David Murrillo of the U.S. Bureau of Reclamation said there will be a "slight difference" between the implementing agreement and the other BDCP documents, but that it "pretty much falls in line" with the BDCP.
Cowin said the signatories of the IA will be the Department of Water Resources, Department of Fish and Wildlife, U.S. Fish and Wildlife Service and National Marine Fisheries Service, as well as the state and federal water contractors. It is possible that the secretaries of CA Natural Resources, US Department of Interior and US Department of Commerce will also be signatories to the document.

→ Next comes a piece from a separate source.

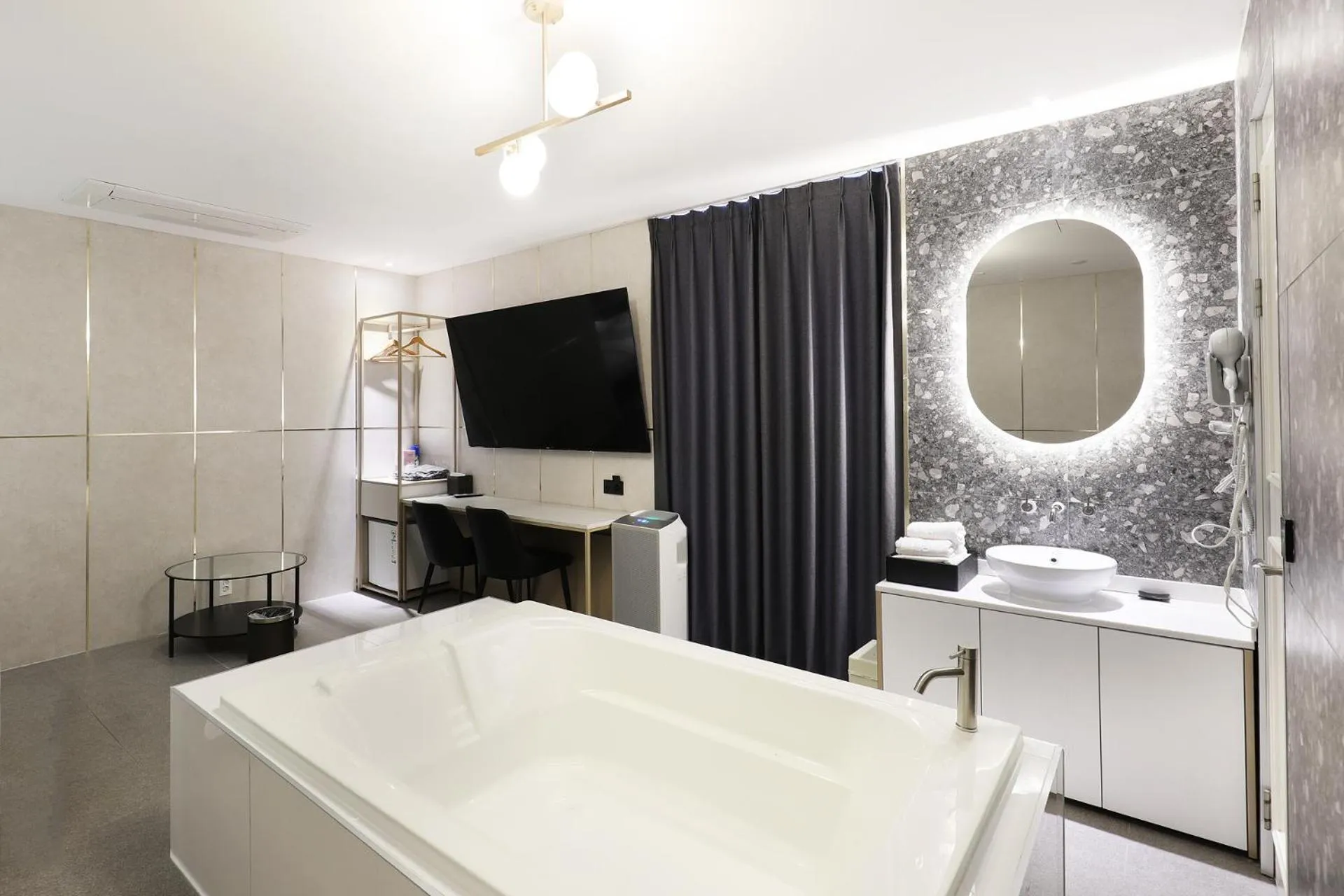 Bath in Hotel The Designers Jongro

In addition to the agreement, there will be two Memorandums of Understanding (MOUs) that will also go through public review and comment periods. The two new MOUs will (1) address Reclamation's commitment to the BDCP as a whole, co-signed with DWR at a minimum, and (2) be signed by Reclamation and DWR to address operation of the Twin Tunnels project.

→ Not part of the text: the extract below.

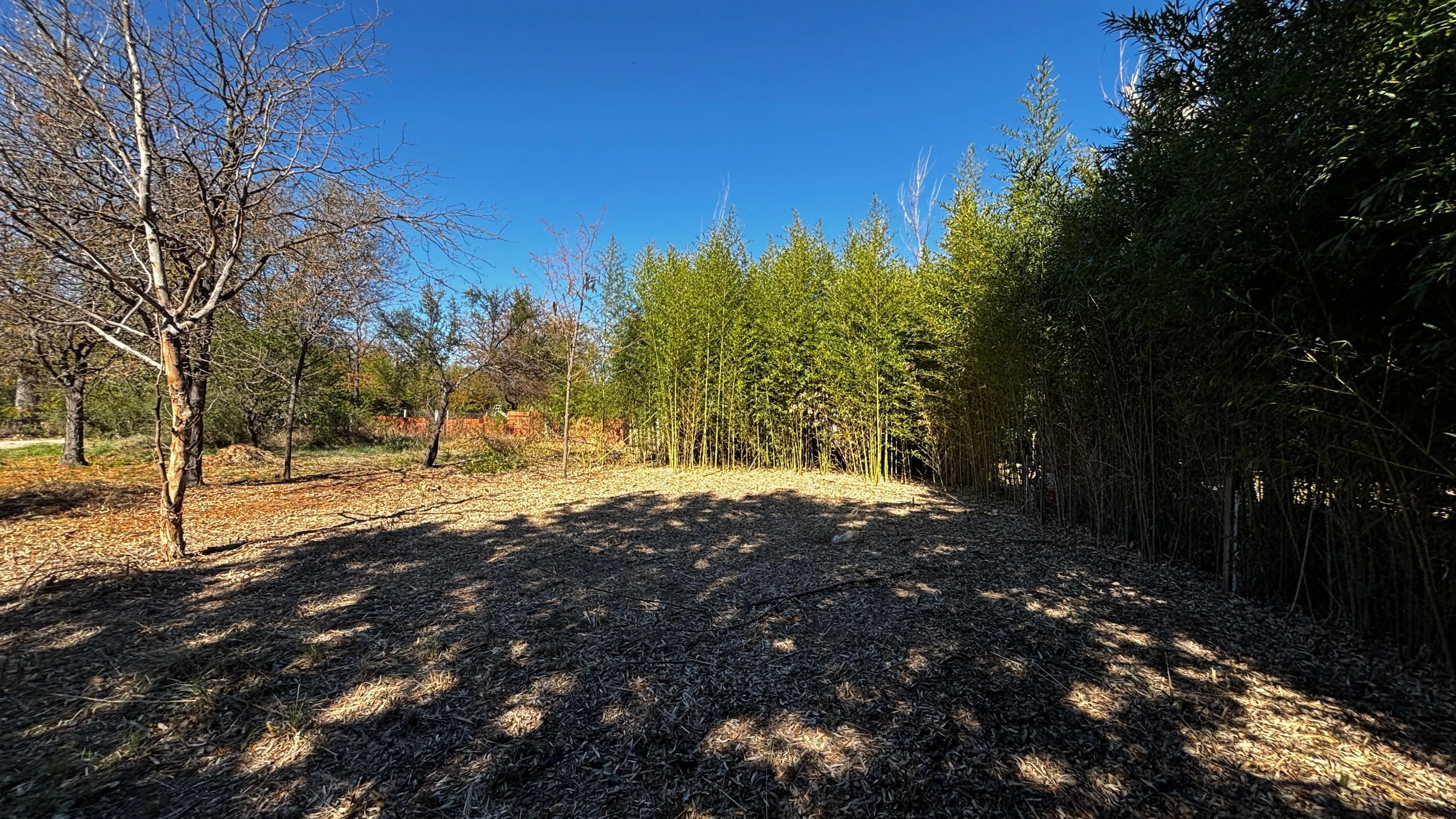 VENTA DE TERRENO DE 835 M2 EN BARRIO VILLA LUJAN - MINA CLAVERO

The officials indicated that they are still considering extending the BDCP to accommodate the 60-day review period needed for the Draft IA. This will be resolved upon release of the Draft IA "in a few days."
Kaylee Allen of the U.S. Department of the Interior noted that the Bureau of Reclamation cannot be a signatory to the document because of legal reasons pertaining to Section 10 of the Endangered Species Act (ESA).
Cowin also stated, "Nothing in the draft will change the terms of flow criteria for upstream water users. The State Water Board still trumps any commitments in BDCP. We all have a mutual interest to work toward a comprehensive agreement on how to operate the project. I don't think the Draft IA affects what the Board does or will do."
The Draft IA also does not contain any resolution to financing issues/questions, according to Cowin. Murrillo agreed, stating "we haven't had much financing discussions" related to the Draft IA.
Jeff Sutton of TCCA asked whether the High Outflow alternative is selected in the draft. Ren Lohoefner of USFWS stated that the Draft IA is "not the place" for that decision. He said that decision will be made at the permitting stage.
Osha Meserve, lawyer for local agencies of the North Delta, made two points regarding governance issues, since there have been a lot of local concerns.
First, the public comments for the implementing agreement should be posted on the BDCP website.
Second, it would be appropriate to restart the governance work group process in order to provide a forum for discussion of the draft ia in the context of the BDCP.
Karla Nemeth replied that those are good comments, and "we'll see what we can do."
Cowin ended the meeting/call saying that there will be an announcement about the public comment period within the “next two days.”
Besides the people mentioned, people present on the phone or in the room included Ren Lohoefner of USFWS, Thad Bettner of GCID, Steve Ottemoeller of the Friant Water Authority, Shauna Lorence of the San Juan Water District (American River interests) and representatives from the San Joaquin Tributaries Authority, PCWA, Contra Costa Water Distric, EBMUD, Westlands Water District, RD 108 and El Dorado Irrigation District.
A broad coalition of Delta residents, Indian Tribes, fishing groups, conservation organizations, environmental justice groups, family farmers and elected officials opposes the construction of the peripheral tunnels because it would hasten the extinction of Central Valley salmon and Delta fish populations and devastate an array of fish species in San Francisco Bay and the ocean. The construction of the twin tunnels would also imperil the salmon and steelhead populations of the Trinity and Klamath rivers.
The habitat restoration proposed under the BDCP would take vast tracts of Delta farmland, among the most fertile on the planet, out of production in order to irrigate drainage-impaired land farmed by corporate mega-growers on the west side of the San Joaquin Valley.